My mentor (of blessed memory) Robert Bellah, inspired by Alexis de Tocqueville, wrote about the “habits of our hearts.” These social observers understood religion to be crucial in shaping our hearts and their habits. That understanding is core to the mission of New College Berkeley.

For nearly forty years NCB has been dedicated to the formation of the hearts of persons and communities through classes, lectures, retreats, and seminars. For the last eight years throughout the greater Bay Area we’ve also offered year-long spiritual direction groups that have engaged hundreds of people in life-changing, heart-healthy, spiritual disciplines. 

Religion, through practices, cultivates individual souls as well as the communion of saints. The 2011 study of religious faith among young adults in Canada, “Hemorrhaging Faith: Why & When Canadian Young Adults Are Leaving, Staying & Returning to the Church,” found that only one in ten Roman Catholic and Mainline Protestant young adults who attended church at least weekly when they were children are still doing so today; for evangelicals the number was four in ten (statistics are similar in the United States). 

Of the four factors found to be significant for continuing church participation, the first mentioned is how parents practice their faith. How they model faith—not teach it—on a day-to-day basis. The children who choose to be part of churches have witnessed the faithful habits of their parents’ hearts.

In a few weeks New College Berkeley will be offering the Spiritual Exercises of St. Ignatius for the third year in Berkeley (Jill Boyce and I, the spiritual directors), and the first in Brentwood (with the Rev. Christine Shiber directing). Each year six or seven men and women commit to gather together over the course of 30 weeks for weekly, two-hour, directed meetings of prayer and reflection. Every day for an hour a day for the 30 weeks, each retreatant engages privately in guided prayer, part of the covenant of the Spiritual Exercises. 

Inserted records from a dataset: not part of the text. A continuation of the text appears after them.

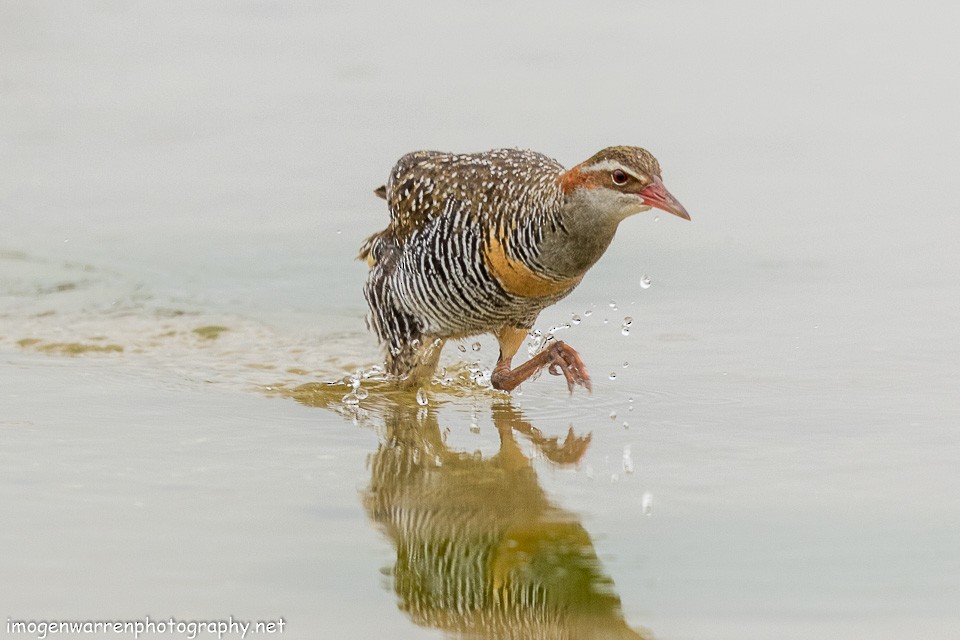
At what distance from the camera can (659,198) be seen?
757 cm

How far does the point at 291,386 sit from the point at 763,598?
4409mm

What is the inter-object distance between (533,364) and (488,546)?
9.12ft

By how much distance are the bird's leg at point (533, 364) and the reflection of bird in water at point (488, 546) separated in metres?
0.64

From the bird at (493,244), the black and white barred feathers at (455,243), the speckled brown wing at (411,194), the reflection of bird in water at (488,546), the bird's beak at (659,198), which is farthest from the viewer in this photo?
the speckled brown wing at (411,194)

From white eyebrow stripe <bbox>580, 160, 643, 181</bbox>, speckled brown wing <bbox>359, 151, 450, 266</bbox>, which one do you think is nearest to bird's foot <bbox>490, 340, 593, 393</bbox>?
speckled brown wing <bbox>359, 151, 450, 266</bbox>

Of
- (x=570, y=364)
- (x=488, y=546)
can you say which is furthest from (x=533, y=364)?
(x=488, y=546)

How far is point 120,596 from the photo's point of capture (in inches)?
214

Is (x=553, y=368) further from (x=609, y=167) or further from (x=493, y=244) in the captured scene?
(x=609, y=167)

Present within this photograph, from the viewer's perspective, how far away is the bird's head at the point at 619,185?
759 centimetres

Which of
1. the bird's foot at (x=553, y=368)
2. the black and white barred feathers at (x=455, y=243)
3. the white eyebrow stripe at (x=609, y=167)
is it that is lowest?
the bird's foot at (x=553, y=368)

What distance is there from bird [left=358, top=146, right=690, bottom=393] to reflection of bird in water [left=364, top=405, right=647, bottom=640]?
0.89 metres

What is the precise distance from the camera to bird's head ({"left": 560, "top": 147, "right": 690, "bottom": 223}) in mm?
7586

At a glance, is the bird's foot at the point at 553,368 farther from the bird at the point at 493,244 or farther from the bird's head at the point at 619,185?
the bird's head at the point at 619,185

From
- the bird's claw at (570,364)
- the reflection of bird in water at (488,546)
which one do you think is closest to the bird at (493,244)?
the bird's claw at (570,364)
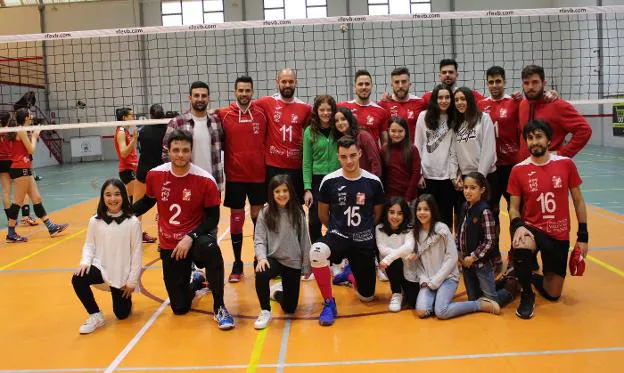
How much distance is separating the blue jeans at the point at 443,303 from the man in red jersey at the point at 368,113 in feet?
5.13

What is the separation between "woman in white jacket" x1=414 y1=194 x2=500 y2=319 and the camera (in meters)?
4.00

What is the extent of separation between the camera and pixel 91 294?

When we come together each week, we share what the blessing and challenge of the daily prayer practice has been for each person. We bear witness to the stretching and shaping of hearts, by divine grace and human discipline.

One retreatant wrote:

A weekly class where we pray for two hours—how can I do that? That was my initial reaction to a class on Ignatian spiritual practices. I had much to learn—and I did. This 9-month experience has taught me new ways of praying and new ways of being still and listening. My walk with God has been deepened and expanded, and I have learned and grown in ways I never expected. What appeared an impossibility nine months ago has become a way of life.

Another retreatant wrote: 

Deciding to commit to a weekly class from September through May was not easy. But after the first two or three weeks, I never looked back. My prayer life is richer. My ability to listen to God’s word is keener. And my spiritual toolbox has been upgraded not only for the sake of those whom I pastor, but for my own soul as well.

Habits of the heart are formed by this discipline.

Near the end of his magisterial Four Quartets, T. S. Eliot addressed how we live in the sphere of God’s grace, using garden imagery. In the garden we experience a shaft of sunlight, the scent of wild thyme, the waterfall. Eliot wrote that these encounters are “only hints and guesses, hints followed by guesses,” while the greater part of our living is “prayer, observance, discipline, thought and action.”

In New College Berkeley programs beginning this fall—the Spiritual Exercises, half-day retreats, spiritual direction groups, our fall Writing Your Journey course, and more—we experience hints and guesses of God’s presence. Blessed with a bird’s eye view of what goes on in the garden lives of the people in these programs, I’m deeply impressed by those intimations of the Holy, and also by the heart habits I’ve witnessed: “prayer, observance, discipline, thought and action.” By these habits, faith grows, rather than hemorrhages.